Excerpted text |
-*-

A third variable of interest is the socioeconomic status (SES) of the participants. SES is a common covariate in ToM research in childhood, and there is evidence that it is related to ToM development (e.g., Tompkins et al., 2017; see Devine and Hughes, 2018 for a meta-analysis). To be clear, SES itself is not a cognitive variable, but it is a proxy for a wide range of variables that include education and parental behaviors associated with children’s language and cognitive development. Longitudinal evidence indicates that SES differences in early childhood are associated with educational status and general cognitive skills in young adulthood (Osler et al., 2013). Consequently, it is possible the SES-ToM relationship observed in childhood may extend into early adulthood. However, there is relatively little research examining that possibility.

In sum, the first research question for this study asks if different measurements within a ToM battery are interrelated even when accounting for covariates. If the ToM construct is unified, then commonly used measurements of the construct should be interrelated. If the ToM construct has an unstable structure, then tasks should generally be unrelated because there is not a single, foundational core component common to all (e.g., Warnell and Redcay, 2019). The second question asks if factor analysis reveals evidence of coherence among the tasks into a theoretically meaningful factor or factors. The factor would represent a subcomponent of ToM. One candidate subcomponent is a “perspective taking” factor that would include Higher-order False Belief, Strange Stories, and the FIMI tasks (Quesque and Rossetti, 2020). Finally, if evidence indicates the presence of a factor, a third question asks how the factor is related to other cognitive variables. Individual differences in ToM in childhood are associated with vocabulary and EF. If the influence of those variables is continuous, then we would expect them to also bear a relation to individual differences in adulthood (see Apperly, 2021).

2 Methods

2.1 Participants

Undergraduate students were recruited from Introductory Psychology courses on two college campuses in the Midwest United States. The study received Institutional Review Board approval from The Ohio State University; written consent was obtained for all participants; and participants received course credit for their participation. Participants (76% female) included 207 adults (Mage = 19.26, SD = 1.13, range = 18.02–26.69); 49 identified as male, 158 as female, and no participants identified as non-binary or chose to self-describe. The sample size is sufficient for uncovering lowest practically meaningful correlation coefficients (r = 0.20). The race of participants was 74% White, 15% Black, 7% Asian, 3% Other, and < 1% American Indian or Alaska Native; assessed separately, 12% also identified as Hispanic or Latino. Race and ethnicity closely mirror proportions in the U.S. population (U.S. Census Bureau, 2022).

-*-

Exercise 1 |
According to the excerpt on theory of mind research, how many adults took part in the study?

Dataset rows |
-*-

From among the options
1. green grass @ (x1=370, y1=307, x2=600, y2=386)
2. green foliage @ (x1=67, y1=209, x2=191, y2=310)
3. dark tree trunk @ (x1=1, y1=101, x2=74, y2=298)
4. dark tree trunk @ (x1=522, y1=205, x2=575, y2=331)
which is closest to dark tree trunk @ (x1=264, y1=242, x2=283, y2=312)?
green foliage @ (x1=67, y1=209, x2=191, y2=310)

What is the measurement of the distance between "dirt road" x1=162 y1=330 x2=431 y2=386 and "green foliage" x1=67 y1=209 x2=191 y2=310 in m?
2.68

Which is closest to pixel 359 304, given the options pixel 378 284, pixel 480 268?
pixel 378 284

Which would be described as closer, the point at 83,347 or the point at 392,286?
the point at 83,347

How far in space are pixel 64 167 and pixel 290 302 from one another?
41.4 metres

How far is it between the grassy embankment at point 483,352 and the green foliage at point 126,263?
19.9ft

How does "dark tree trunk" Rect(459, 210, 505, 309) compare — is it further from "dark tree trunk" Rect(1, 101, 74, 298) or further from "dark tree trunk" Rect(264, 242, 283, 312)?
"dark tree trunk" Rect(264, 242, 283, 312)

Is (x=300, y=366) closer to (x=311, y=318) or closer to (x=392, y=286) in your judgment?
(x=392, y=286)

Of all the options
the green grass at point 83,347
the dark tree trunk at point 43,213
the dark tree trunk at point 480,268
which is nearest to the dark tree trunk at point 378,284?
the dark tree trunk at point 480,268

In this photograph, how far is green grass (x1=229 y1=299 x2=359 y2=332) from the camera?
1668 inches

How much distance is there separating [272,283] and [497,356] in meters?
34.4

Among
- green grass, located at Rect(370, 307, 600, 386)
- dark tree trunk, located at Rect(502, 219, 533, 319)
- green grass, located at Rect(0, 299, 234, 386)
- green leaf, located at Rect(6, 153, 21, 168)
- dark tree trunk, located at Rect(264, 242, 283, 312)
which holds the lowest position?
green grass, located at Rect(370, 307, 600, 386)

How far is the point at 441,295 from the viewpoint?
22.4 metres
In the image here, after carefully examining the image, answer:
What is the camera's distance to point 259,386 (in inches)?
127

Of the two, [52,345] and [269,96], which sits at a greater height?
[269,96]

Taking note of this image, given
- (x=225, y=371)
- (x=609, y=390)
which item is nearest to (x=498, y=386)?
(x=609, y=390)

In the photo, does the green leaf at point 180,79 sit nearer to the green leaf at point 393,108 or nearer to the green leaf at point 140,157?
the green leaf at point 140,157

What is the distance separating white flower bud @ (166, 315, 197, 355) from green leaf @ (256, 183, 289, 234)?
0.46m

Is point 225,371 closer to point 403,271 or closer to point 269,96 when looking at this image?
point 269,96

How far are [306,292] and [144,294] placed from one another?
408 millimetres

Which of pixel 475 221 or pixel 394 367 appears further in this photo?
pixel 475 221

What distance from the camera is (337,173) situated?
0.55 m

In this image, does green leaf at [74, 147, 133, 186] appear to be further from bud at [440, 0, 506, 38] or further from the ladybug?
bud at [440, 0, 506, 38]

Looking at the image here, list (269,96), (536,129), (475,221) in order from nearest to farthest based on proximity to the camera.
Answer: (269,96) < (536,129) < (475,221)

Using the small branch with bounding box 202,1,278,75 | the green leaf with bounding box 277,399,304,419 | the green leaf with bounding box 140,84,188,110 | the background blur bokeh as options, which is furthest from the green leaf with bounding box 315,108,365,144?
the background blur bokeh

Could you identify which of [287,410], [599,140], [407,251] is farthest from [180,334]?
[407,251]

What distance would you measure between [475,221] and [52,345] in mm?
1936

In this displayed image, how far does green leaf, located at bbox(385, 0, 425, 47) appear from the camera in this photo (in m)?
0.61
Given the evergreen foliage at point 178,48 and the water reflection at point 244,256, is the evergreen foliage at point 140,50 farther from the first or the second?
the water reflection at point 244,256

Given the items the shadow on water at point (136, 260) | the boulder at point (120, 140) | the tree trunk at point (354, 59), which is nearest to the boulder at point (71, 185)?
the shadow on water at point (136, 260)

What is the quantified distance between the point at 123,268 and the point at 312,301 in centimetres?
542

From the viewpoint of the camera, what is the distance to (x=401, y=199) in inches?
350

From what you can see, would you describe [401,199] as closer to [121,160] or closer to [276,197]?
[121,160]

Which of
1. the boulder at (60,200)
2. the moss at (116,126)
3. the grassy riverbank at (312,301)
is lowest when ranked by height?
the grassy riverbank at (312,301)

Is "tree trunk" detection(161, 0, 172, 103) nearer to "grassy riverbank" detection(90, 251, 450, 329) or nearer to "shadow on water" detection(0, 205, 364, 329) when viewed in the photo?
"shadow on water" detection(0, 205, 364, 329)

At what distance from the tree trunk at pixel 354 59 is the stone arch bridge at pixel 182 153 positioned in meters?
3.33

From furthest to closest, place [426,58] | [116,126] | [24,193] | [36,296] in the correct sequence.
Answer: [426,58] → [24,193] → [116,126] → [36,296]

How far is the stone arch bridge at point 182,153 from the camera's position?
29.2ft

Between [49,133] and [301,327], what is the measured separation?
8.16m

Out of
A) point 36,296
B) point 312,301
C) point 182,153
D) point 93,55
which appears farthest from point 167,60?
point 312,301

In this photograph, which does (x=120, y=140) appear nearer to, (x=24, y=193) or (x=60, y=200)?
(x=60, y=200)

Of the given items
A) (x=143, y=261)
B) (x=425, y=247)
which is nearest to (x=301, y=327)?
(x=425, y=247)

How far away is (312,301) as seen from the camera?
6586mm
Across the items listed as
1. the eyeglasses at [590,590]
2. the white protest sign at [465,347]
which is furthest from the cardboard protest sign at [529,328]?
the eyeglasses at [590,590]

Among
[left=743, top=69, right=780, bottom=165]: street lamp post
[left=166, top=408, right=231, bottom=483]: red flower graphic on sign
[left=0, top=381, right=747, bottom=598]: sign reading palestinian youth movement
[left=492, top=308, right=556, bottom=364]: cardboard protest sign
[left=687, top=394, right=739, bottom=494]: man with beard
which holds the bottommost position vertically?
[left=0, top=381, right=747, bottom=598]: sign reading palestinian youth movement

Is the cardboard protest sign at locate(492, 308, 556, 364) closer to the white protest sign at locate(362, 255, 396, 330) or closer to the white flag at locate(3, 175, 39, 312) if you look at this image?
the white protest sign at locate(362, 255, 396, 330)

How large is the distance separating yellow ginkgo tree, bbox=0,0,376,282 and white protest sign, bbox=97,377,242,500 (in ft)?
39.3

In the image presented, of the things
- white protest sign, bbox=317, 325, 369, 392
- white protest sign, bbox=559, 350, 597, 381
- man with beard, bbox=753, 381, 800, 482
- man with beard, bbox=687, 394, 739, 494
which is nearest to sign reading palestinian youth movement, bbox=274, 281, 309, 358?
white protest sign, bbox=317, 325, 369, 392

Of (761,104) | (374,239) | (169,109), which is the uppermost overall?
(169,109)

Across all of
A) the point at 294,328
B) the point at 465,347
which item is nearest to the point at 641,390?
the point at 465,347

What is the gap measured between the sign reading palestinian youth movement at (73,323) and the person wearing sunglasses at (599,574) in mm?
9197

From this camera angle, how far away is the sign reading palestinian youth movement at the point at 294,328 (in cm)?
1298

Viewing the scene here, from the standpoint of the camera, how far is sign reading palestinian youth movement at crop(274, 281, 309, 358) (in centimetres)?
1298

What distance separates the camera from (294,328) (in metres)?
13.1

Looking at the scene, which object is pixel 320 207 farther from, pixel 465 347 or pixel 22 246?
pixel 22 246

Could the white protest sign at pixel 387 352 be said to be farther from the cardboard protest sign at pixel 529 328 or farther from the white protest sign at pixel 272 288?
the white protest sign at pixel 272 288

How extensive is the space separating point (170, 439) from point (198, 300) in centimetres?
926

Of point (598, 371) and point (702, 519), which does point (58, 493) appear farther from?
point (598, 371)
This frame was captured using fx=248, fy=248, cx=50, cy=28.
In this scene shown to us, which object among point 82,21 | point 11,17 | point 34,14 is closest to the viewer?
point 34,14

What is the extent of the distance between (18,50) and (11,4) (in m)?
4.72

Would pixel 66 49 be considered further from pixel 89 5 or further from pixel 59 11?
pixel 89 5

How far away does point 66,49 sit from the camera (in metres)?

-*-

Exercise 2 |
Pull out every line of the records that contains the word "located".

Written response 1 |
207 adults.

Written response 2 |
- green grass, located at Rect(370, 307, 600, 386)
- dark tree trunk, located at Rect(502, 219, 533, 319)
- green grass, located at Rect(0, 299, 234, 386)
- green leaf, located at Rect(6, 153, 21, 168)
- dark tree trunk, located at Rect(264, 242, 283, 312)
green grass, located at Rect(370, 307, 600, 386)
In this displayed image, how far does green leaf, located at bbox(385, 0, 425, 47) appear from the camera in this photo (in m)?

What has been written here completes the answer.